Le fait que les Palestiniens aient dû souffrir de l’aspiration juive à se sentir en sécurité dans leur propre État est une tragédie que David Ben Gourion, le fondateur d’Israël moderne, avait déjà prédite en 1919. Deux ans seulement après que le gouvernement britannique ait annoncé son soutien à « une patrie nationale pour le peuple juif » en Palestine, Ben Gourion avait observé : « Il n’y a pas de solution. Nous voulons que la Palestine soit à nous, en tant que nation. Les Arabes veulent qu’elle soit à eux, en tant que nation. Je ne sais pas quel Arabe accepterait que la Palestine appartienne aux Juifs ».

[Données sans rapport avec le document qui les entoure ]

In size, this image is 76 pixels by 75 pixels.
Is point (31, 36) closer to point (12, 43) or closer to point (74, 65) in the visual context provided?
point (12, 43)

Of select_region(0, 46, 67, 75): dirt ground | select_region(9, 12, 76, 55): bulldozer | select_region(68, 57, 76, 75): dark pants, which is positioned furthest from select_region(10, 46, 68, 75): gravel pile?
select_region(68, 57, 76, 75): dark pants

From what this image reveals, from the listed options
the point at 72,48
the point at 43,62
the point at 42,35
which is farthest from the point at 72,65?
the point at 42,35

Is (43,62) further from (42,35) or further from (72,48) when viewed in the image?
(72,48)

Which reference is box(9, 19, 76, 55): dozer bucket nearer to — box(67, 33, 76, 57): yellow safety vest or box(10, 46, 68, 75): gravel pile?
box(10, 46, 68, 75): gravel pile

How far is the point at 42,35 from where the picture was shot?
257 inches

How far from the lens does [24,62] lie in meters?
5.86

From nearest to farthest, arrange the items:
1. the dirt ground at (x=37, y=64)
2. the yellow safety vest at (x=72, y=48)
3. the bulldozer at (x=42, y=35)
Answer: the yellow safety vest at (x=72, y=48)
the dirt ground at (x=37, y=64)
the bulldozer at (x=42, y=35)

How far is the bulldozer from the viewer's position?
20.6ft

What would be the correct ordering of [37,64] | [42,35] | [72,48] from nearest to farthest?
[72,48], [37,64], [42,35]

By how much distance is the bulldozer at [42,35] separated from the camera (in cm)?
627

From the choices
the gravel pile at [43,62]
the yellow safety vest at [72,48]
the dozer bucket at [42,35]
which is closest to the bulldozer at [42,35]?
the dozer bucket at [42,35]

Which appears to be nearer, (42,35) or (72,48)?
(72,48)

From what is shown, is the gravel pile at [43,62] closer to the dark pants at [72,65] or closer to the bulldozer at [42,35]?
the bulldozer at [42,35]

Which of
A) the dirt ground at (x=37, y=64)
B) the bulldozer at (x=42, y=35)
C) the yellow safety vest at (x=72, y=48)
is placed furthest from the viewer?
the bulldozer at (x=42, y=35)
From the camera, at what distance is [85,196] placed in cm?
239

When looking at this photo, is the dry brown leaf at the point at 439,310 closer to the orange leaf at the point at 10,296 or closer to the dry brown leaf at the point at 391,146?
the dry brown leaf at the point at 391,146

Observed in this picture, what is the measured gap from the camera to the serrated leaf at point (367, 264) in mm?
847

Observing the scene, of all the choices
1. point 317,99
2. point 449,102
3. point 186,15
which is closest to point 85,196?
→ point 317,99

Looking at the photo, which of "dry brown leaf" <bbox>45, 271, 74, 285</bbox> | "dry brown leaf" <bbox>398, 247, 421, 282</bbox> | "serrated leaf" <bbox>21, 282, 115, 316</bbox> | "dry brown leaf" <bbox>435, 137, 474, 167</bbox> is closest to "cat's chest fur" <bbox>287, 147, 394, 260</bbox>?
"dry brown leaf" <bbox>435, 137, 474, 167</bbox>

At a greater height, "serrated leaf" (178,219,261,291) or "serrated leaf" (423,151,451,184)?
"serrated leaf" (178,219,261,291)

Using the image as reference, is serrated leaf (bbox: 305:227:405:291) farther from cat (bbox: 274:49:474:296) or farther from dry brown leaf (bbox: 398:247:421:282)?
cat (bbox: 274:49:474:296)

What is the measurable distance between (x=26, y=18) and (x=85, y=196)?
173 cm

Depuis, beaucoup de violences, de mauvais calculs et de mauvaise foi ont eu lieu des deux côtés. Comme Ben Gourion avant lui, Netanyahou considère que le conflit ne peut pas être résolu, mais seulement géré. En semant la division politique parmi les Palestiniens, en étendant les colonies juives en Cisjordanie, et en lançant périodiquement des offensives militaires à Gaza, Netanyahou pensait pouvoir maintenir le contrôle sur les Palestiniens, et assurer la sécurité d’Israël. Bien que cette stratégie ait échoué de manière flagrante, le fait d’établir des parallèles entre les actions du gouvernement israélien et celles de l’Allemagne nazie est à la fois fallacieux et presque systématiquement antisémite.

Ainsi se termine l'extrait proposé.